All lines below are to be output exactly as they stand.

DATA TO EXAMINE.
-=-=-

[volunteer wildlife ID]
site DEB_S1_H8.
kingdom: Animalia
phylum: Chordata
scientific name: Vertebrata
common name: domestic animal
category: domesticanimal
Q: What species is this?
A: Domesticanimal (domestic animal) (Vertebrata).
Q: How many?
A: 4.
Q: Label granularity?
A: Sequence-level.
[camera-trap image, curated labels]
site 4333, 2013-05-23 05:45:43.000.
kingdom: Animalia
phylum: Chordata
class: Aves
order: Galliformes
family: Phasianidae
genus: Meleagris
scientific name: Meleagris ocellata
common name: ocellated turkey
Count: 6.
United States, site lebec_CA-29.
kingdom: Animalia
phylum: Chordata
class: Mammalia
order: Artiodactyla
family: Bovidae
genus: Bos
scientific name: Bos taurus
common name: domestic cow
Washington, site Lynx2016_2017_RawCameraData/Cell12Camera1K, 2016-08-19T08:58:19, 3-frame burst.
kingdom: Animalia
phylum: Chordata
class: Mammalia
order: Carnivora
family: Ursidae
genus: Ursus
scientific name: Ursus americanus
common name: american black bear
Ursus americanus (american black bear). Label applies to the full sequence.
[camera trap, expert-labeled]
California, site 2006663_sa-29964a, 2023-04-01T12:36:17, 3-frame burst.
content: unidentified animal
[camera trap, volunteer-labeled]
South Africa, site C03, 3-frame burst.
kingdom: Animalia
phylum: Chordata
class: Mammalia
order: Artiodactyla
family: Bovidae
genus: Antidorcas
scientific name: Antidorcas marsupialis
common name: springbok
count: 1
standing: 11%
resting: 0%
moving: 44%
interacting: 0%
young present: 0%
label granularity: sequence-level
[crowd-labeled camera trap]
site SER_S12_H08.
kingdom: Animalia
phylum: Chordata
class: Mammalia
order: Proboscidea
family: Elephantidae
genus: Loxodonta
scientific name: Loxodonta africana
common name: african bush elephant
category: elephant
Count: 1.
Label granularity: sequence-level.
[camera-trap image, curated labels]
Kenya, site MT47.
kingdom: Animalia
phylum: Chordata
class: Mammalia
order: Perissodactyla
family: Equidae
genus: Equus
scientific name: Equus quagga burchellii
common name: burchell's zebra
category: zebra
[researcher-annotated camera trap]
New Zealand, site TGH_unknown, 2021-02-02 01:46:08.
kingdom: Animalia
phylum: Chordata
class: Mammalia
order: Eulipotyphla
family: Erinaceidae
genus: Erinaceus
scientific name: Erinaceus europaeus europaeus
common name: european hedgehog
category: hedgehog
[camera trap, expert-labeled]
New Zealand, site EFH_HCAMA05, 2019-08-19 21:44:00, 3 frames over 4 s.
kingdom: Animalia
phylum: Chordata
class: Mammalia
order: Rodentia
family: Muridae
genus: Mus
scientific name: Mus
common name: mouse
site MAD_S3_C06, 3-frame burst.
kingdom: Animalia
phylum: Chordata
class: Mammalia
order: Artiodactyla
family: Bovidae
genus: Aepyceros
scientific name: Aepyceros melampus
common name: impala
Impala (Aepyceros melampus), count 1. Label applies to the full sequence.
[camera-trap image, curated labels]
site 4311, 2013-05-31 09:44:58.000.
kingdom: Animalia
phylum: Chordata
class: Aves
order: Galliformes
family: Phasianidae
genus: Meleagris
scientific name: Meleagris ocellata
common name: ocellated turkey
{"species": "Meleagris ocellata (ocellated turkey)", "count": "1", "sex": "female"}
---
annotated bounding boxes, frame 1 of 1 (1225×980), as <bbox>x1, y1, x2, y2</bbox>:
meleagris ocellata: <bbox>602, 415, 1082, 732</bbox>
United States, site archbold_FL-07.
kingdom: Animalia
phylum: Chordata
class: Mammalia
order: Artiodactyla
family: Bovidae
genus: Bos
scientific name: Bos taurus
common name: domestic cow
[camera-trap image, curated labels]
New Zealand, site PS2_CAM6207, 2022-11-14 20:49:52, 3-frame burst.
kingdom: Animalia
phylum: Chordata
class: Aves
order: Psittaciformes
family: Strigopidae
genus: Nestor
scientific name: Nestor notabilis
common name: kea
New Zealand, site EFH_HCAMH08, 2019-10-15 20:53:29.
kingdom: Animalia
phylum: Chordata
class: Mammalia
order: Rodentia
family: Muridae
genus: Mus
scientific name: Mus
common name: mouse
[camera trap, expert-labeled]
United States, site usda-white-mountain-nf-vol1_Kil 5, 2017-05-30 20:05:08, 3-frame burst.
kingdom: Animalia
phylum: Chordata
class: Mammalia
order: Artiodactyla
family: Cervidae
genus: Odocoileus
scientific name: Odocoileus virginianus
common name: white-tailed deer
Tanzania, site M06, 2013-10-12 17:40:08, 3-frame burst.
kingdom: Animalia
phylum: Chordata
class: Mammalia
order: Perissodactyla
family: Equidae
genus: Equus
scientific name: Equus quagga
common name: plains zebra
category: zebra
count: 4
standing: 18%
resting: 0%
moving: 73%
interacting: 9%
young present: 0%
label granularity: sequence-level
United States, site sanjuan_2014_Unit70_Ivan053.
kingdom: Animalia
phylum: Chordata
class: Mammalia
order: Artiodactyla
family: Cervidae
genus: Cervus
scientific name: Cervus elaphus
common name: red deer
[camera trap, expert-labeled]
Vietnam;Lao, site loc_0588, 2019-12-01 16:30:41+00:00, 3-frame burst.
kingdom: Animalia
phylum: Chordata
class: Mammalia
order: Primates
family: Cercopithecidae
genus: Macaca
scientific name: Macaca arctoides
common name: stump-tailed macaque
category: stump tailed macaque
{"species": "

-=-=-

RESPONSE FOR THIS EXERCISE.
[volunteer wildlife ID]
site DEB_S1_H8.
kingdom: Animalia
phylum: Chordata
scientific name: Vertebrata
common name: domestic animal
category: domesticanimal
Q: What species is this?
A: Domesticanimal (domestic animal) (Vertebrata).
Q: How many?
A: 4.
Q: Label granularity?
A: Sequence-level.
[camera-trap image, curated labels]
site 4333, 2013-05-23 05:45:43.000.
kingdom: Animalia
phylum: Chordata
class: Aves
order: Galliformes
family: Phasianidae
genus: Meleagris
scientific name: Meleagris ocellata
common name: ocellated turkey
Count: 6.
United States, site lebec_CA-29.
kingdom: Animalia
phylum: Chordata
class: Mammalia
order: Artiodactyla
family: Bovidae
genus: Bos
scientific name: Bos taurus
common name: domestic cow
Washington, site Lynx2016_2017_RawCameraData/Cell12Camera1K, 2016-08-19T08:58:19, 3-frame burst.
kingdom: Animalia
phylum: Chordata
class: Mammalia
order: Carnivora
family: Ursidae
genus: Ursus
scientific name: Ursus americanus
common name: american black bear
Ursus americanus (american black bear). Label applies to the full sequence.
[camera trap, expert-labeled]
California, site 2006663_sa-29964a, 2023-04-01T12:36:17, 3-frame burst.
content: unidentified animal
[camera trap, volunteer-labeled]
South Africa, site C03, 3-frame burst.
kingdom: Animalia
phylum: Chordata
class: Mammalia
order: Artiodactyla
family: Bovidae
genus: Antidorcas
scientific name: Antidorcas marsupialis
common name: springbok
count: 1
standing: 11%
resting: 0%
moving: 44%
interacting: 0%
young present: 0%
label granularity: sequence-level
[crowd-labeled camera trap]
site SER_S12_H08.
kingdom: Animalia
phylum: Chordata
class: Mammalia
order: Proboscidea
family: Elephantidae
genus: Loxodonta
scientific name: Loxodonta africana
common name: african bush elephant
category: elephant
Count: 1.
Label granularity: sequence-level.
[camera-trap image, curated labels]
Kenya, site MT47.
kingdom: Animalia
phylum: Chordata
class: Mammalia
order: Perissodactyla
family: Equidae
genus: Equus
scientific name: Equus quagga burchellii
common name: burchell's zebra
category: zebra
[researcher-annotated camera trap]
New Zealand, site TGH_unknown, 2021-02-02 01:46:08.
kingdom: Animalia
phylum: Chordata
class: Mammalia
order: Eulipotyphla
family: Erinaceidae
genus: Erinaceus
scientific name: Erinaceus europaeus europaeus
common name: european hedgehog
category: hedgehog
[camera trap, expert-labeled]
New Zealand, site EFH_HCAMA05, 2019-08-19 21:44:00, 3 frames over 4 s.
kingdom: Animalia
phylum: Chordata
class: Mammalia
order: Rodentia
family: Muridae
genus: Mus
scientific name: Mus
common name: mouse
site MAD_S3_C06, 3-frame burst.
kingdom: Animalia
phylum: Chordata
class: Mammalia
order: Artiodactyla
family: Bovidae
genus: Aepyceros
scientific name: Aepyceros melampus
common name: impala
Impala (Aepyceros melampus), count 1. Label applies to the full sequence.
[camera-trap image, curated labels]
site 4311, 2013-05-31 09:44:58.000.
kingdom: Animalia
phylum: Chordata
class: Aves
order: Galliformes
family: Phasianidae
genus: Meleagris
scientific name: Meleagris ocellata
common name: ocellated turkey
{"species": "Meleagris ocellata (ocellated turkey)", "count": "1", "sex": "female"}
---
annotated bounding boxes, frame 1 of 1 (1225×980), as <bbox>x1, y1, x2, y2</bbox>:
meleagris ocellata: <bbox>602, 415, 1082, 732</bbox>
United States, site archbold_FL-07.
kingdom: Animalia
phylum: Chordata
class: Mammalia
order: Artiodactyla
family: Bovidae
genus: Bos
scientific name: Bos taurus
common name: domestic cow
[camera-trap image, curated labels]
New Zealand, site PS2_CAM6207, 2022-11-14 20:49:52, 3-frame burst.
kingdom: Animalia
phylum: Chordata
class: Aves
order: Psittaciformes
family: Strigopidae
genus: Nestor
scientific name: Nestor notabilis
common name: kea
New Zealand, site EFH_HCAMH08, 2019-10-15 20:53:29.
kingdom: Animalia
phylum: Chordata
class: Mammalia
order: Rodentia
family: Muridae
genus: Mus
scientific name: Mus
common name: mouse
[camera trap, expert-labeled]
United States, site usda-white-mountain-nf-vol1_Kil 5, 2017-05-30 20:05:08, 3-frame burst.
kingdom: Animalia
phylum: Chordata
class: Mammalia
order: Artiodactyla
family: Cervidae
genus: Odocoileus
scientific name: Odocoileus virginianus
common name: white-tailed deer
Tanzania, site M06, 2013-10-12 17:40:08, 3-frame burst.
kingdom: Animalia
phylum: Chordata
class: Mammalia
order: Perissodactyla
family: Equidae
genus: Equus
scientific name: Equus quagga
common name: plains zebra
category: zebra
count: 4
standing: 18%
resting: 0%
moving: 73%
interacting: 9%
young present: 0%
label granularity: sequence-level
United States, site sanjuan_2014_Unit70_Ivan053.
kingdom: Animalia
phylum: Chordata
class: Mammalia
order: Artiodactyla
family: Cervidae
genus: Cervus
scientific name: Cervus elaphus
common name: red deer
[camera trap, expert-labeled]
Vietnam;Lao, site loc_0588, 2019-12-01 16:30:41+00:00, 3-frame burst.
kingdom: Animalia
phylum: Chordata
class: Mammalia
order: Primates
family: Cercopithecidae
genus: Macaca
scientific name: Macaca arctoides
common name: stump-tailed macaque
category: stump tailed macaque
{"species": "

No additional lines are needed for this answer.